I'm surprised why this compiles and behaves as expected for an AVR based board (Nano). I actually did not expect it to work correctly.
struct TOKEN
{
float val;
char op;
};
const uint8_t maxTokens = 20;
struct LIST
{
// number of tokens currently in list
uint8_t size;
// array of tokens
TOKEN tokens[maxTokens];
};
LIST l1, l2;
void setup()
{
Serial.begin(115200);
l1.tokens[0] = { 3, '+' };
l1.size++;
l2.tokens[0] = { 4, '/' };
l2.size++;
Serial.println(F("l1"));
Serial.print(F(" "));
Serial.print(l1.tokens[0].val);
Serial.print(", ");
Serial.println(l1.tokens[0].op);
Serial.println(F("l2"));
Serial.print(F(" "));
Serial.print(l2.tokens[0].val);
Serial.print(", ");
Serial.println(l2.tokens[0].op);
l1 = l2;
Serial.println(F("l1 after 'copy'"));
Serial.print(F(" "));
Serial.print(l1.tokens[0].val);
Serial.print(", ");
Serial.println(l1.tokens[0].op);
}
void loop()
{
}
This is a stripped down version of a far larger program (that was thrown at me) to show what happens. I would expect the compiler to complain about the line l1 = l2 but it does not.
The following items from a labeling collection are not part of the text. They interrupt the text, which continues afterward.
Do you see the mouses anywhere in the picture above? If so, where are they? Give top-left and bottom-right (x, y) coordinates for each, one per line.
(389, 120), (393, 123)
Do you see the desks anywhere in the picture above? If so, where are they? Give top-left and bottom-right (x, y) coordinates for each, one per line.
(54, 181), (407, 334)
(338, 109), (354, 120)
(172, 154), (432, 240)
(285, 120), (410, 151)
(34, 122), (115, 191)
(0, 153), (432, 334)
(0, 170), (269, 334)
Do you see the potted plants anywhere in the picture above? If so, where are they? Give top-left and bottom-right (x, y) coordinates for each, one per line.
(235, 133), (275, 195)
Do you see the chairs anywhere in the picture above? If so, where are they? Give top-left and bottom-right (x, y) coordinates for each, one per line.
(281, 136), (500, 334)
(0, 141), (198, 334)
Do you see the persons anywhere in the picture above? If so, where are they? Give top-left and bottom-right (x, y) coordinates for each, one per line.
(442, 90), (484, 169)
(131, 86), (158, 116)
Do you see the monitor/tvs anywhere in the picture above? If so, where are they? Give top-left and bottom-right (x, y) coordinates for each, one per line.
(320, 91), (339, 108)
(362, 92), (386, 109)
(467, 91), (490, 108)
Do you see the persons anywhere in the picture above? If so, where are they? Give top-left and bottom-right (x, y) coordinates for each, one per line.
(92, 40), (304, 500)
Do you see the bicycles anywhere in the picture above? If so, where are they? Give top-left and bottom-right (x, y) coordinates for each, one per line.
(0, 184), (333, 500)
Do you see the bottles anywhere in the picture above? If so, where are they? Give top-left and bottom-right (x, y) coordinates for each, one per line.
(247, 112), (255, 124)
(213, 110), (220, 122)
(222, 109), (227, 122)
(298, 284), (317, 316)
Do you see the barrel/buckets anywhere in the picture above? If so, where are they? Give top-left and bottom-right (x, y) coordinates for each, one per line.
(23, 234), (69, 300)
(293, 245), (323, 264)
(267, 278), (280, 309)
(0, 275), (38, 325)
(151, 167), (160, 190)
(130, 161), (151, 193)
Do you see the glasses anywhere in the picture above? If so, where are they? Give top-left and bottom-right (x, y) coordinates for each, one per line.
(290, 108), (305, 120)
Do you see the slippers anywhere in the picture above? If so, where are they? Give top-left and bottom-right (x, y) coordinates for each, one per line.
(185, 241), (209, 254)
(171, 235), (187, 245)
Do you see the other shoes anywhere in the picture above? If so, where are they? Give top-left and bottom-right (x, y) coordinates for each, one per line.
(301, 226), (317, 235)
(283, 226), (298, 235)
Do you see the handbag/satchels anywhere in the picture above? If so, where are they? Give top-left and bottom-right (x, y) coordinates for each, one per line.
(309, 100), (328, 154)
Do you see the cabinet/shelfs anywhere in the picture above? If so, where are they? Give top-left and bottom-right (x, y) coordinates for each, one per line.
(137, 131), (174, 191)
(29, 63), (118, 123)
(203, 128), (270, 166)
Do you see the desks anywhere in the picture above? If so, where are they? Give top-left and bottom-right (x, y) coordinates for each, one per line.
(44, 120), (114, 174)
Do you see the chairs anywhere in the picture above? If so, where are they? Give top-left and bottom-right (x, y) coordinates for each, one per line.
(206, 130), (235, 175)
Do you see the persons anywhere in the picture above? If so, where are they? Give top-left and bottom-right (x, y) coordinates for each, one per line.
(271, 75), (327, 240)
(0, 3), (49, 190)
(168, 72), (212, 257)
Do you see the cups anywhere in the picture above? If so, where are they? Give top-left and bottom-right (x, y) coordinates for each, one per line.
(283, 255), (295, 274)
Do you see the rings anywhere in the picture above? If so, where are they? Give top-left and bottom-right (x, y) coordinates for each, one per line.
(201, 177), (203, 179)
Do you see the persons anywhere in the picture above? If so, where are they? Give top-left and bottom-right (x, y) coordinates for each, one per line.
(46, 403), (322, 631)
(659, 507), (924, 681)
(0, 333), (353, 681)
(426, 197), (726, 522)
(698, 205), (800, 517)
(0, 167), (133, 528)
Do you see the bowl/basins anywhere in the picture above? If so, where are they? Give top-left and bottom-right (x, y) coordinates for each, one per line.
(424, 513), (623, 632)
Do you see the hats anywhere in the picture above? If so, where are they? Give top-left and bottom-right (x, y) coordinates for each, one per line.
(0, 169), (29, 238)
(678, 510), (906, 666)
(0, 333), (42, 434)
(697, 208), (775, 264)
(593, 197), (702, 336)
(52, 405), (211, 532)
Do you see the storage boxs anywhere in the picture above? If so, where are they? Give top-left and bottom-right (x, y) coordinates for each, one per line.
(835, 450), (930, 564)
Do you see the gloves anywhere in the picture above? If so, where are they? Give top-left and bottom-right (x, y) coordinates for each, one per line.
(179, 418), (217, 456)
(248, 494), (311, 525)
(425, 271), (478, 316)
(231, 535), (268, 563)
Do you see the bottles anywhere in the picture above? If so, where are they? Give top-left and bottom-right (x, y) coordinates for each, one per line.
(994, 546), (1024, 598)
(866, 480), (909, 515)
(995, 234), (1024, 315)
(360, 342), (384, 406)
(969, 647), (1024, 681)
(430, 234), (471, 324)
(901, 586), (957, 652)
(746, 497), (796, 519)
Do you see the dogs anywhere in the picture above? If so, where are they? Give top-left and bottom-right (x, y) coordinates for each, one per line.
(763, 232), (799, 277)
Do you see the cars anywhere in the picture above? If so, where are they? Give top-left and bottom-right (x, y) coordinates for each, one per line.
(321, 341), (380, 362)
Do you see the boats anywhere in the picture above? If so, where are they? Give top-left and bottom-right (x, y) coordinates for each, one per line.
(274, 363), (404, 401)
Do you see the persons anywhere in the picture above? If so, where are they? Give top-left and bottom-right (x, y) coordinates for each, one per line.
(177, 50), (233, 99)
I would normally use memcpy() to copy structs so the question is if l1 = l2 is correct and why.
I am 99.99999% sure I did this when I was a noob C programmer a veeeeeerrrrrry long time ago.
Print the address of l1 and l2, print the contents of l1 and l2. Do that before and after the assignment (l1 = l2). What do the prints tell you.
BTW @camsysca was the first to give you the answer.
It is impossible I think to change the address of a variable during execution with 'normal' code. It may be doable, but why?
I apologize if I am being too simplistic, nor intent to insult/embarass.
l1 and l2 are 4 (I didn't check but seems more likely than not) bytes of memory that CONTAIN the memory location of a LIST variable.
Copying one LIST variable to another is as simple as l1 = l2; That staement says the 4 bytes of memory we call l1 now contains the 4 bytes of memory we call l2. Only 4 bytes are copied, not the entire list variable.
I think so as well. My point is why @camsysca mentioned pointers; for me the variables are normal variables, not pointers to memory locations. Although they might be under the hood.
As mentioned, I never used an assigment to copy one struct to another, I always used (for the last 35 years or so) memcpy().
Don't worry, that's not that easy I'm only embarrassed because I don't understand how it works.
I only set "compiler warnings" to "All" and there are no indicators. There is however no difference with verbose on and off.
Do I understand it correctly that the variable l1 is not the actual struct but, under the hood, contains a pointer to the actual struct that is somewhere else in memory; same for l2. That would explain why assignment works.
YES, in every language I ever used but maybe some are different.
Next is array's. Or structs with arrays, or arrays of structs.
If I was to guess, during the time when I got paid to write code, probably 1/3 to 1/2 of the lines of code involved pointers.
Teensy tiny correction, I would not say l1 contains a pointer, l1 IS a pointer to the actual struct.
If the struct is at memory location 1000 and the variable l1 is at 2000 then memory location 2000 (for 4 bytes) contains 1000.
Is that clear?
it's all OK. struct instances behave like variables in some way and copy a struct into another one is fine.
The assignment l1 = l2 performs a shallow, member-wise copy of all the fields in l2 to l1 , which is valid here because no pointers or dynamic allocations are involved.
Since tokens is a fixed-size array inside the struct, it gets copied element by element as part of that member-wise copy ➜ so the array content is safely and entirely copied.
If you use raw char* pointers in the structure pointing somewhere into the heap, then that would be an issue as the shallow copy would copy the pointer and not the data pointed.
One would hope that if the above were the case the compiler would throw an error of some severity, otherwise a run time error or wose still no error but memory being modified unintentionally will happen.